Stated exercise A
List every person named in the passage below on Canadian and American politics.

Source extract
Just to take the most obvious case, all branches of the federal government belong to the same party, the Republican Party. They ran for seven years on repealing and replacing Obamacare, and they won. They nonetheless cannot seem to actually pass legislation. Even without the epic amount of bumbling in the present administration, when the American government takes action, the policies in question are so negotiated and so compromised that they barely exist. If, as the saying goes, a camel is a horse made by committee, then all American policies are camels.
In Canada, the situation is different. The Conservatives cut the GST by two percentage points. That was a policy decision—it had consequences. They could be measured. They could be judged. Stephen Harper was responsible. We all knew whom to praise or to blame and for what.
Canadian politics still basically runs on competition between policy ideas. Anyone who covers both Canadian and American politics immediately notices the difference. In 2015, the day after Justin Trudeau was elected, I traveled to Iowa to cover a Trump rally and a Sanders rally that took place in the space of a few days of each other. The Canadian election had been full of incredibly boring debates in which the candidates tried to defeat each other by giving specific numbers—how much the deficit should be over how many years to invest how much in what plans. Trump and Sanders, on the other hand, droned on about the glory of the nation and their faith in God or socialism. Their policy discussions, if they could even be called that, were as vague as possible. Details were not just few; details were non-existent.
Even if they had wanted to, however, how could they describe the details of their policies? How could they give numbers? The reality was that the policies they could implement, the costs, the details of the application of their policies, would be subject to so many other variables within the government that any numbers offered would be ridiculous. They could express their hopes, their dreams—but actual policy?
And here is the problem for American commentators. Despite this collapse in the capacity for the American government to implement policy, there remains a huge number of Americans, of both parties, who have been trained to study it. There are think tanks galore, massive op-ed factories. They still need to operate as if ideas mattered. They need to feel that, if you think up a policy and apply it, it could have consequences. Hence the fascination with Canada, a country where it is still possible to change the political landscape simply because you have an idea and get elected to make that idea a reality.
The most important moment in the history of recent American politics was Reagan’s First Inaugural, when he declared that “Government is not the solution to our problem; government is the problem.” Reagan won, and he keeps winning. Policy discussion in American public life is a parlour game now. Bringing Canada into the discussion simply makes it seem like there is some place where the game might actually matter.

Stated exercise B
Copy out the lines of the entries below, starting with the line that holds "What is the span" and running through the final line of the entries, both included.

Data supplied
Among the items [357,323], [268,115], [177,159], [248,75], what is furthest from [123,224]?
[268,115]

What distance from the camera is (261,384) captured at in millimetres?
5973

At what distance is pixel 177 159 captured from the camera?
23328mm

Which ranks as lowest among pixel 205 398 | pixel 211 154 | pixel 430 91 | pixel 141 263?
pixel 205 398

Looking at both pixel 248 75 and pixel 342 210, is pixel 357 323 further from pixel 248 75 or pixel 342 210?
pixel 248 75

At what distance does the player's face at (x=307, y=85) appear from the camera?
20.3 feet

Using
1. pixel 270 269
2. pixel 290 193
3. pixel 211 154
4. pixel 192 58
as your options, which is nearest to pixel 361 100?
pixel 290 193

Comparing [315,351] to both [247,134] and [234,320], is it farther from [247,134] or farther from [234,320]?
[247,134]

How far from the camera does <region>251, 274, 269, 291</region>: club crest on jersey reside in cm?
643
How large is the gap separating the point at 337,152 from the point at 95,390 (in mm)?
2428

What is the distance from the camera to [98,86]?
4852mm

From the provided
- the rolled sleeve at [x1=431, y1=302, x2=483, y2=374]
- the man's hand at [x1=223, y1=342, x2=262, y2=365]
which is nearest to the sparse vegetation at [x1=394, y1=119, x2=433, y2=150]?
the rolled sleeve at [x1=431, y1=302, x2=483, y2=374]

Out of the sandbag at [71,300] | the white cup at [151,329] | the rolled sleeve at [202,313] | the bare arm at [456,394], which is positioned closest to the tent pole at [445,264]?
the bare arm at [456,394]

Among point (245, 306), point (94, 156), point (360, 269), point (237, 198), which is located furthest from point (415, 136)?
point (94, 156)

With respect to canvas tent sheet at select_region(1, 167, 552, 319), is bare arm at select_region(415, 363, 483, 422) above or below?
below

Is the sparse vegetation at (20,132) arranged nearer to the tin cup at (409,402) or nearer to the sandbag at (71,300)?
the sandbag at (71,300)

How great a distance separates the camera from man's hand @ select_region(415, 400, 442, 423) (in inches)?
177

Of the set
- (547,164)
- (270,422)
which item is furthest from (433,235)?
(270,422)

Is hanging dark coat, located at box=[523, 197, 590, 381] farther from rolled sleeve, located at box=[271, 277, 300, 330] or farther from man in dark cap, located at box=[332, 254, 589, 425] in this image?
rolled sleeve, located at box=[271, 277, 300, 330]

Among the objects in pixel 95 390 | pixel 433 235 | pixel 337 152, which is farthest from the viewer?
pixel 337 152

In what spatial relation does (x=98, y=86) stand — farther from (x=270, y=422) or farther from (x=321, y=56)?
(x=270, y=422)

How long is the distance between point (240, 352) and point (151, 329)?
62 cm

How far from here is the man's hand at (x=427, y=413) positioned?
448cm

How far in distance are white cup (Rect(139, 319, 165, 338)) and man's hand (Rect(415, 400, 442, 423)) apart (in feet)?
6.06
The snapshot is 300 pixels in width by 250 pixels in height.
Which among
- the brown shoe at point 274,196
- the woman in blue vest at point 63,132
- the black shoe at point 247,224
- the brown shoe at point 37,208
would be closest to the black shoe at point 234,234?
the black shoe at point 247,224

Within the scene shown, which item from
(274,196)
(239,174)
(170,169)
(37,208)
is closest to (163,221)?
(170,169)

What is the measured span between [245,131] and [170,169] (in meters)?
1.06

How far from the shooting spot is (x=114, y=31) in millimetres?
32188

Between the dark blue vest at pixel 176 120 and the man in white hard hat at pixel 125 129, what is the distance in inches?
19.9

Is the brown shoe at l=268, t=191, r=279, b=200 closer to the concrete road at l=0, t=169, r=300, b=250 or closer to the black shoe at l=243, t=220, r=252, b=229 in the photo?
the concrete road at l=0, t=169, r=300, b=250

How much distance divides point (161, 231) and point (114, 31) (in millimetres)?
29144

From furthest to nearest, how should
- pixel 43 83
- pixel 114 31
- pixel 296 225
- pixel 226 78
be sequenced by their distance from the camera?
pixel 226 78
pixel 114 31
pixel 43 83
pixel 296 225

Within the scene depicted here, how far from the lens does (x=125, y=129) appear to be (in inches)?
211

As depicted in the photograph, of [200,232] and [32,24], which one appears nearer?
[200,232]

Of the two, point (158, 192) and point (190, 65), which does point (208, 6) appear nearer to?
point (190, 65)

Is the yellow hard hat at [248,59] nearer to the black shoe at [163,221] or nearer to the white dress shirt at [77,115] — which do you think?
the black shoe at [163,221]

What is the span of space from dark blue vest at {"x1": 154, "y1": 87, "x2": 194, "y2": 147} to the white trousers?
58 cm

Worked answer A
Stephen Harper, Justin Trudeau, Trump, Sanders, Reagan

Worked answer B
What is the span of space from dark blue vest at {"x1": 154, "y1": 87, "x2": 194, "y2": 147} to the white trousers?
58 cm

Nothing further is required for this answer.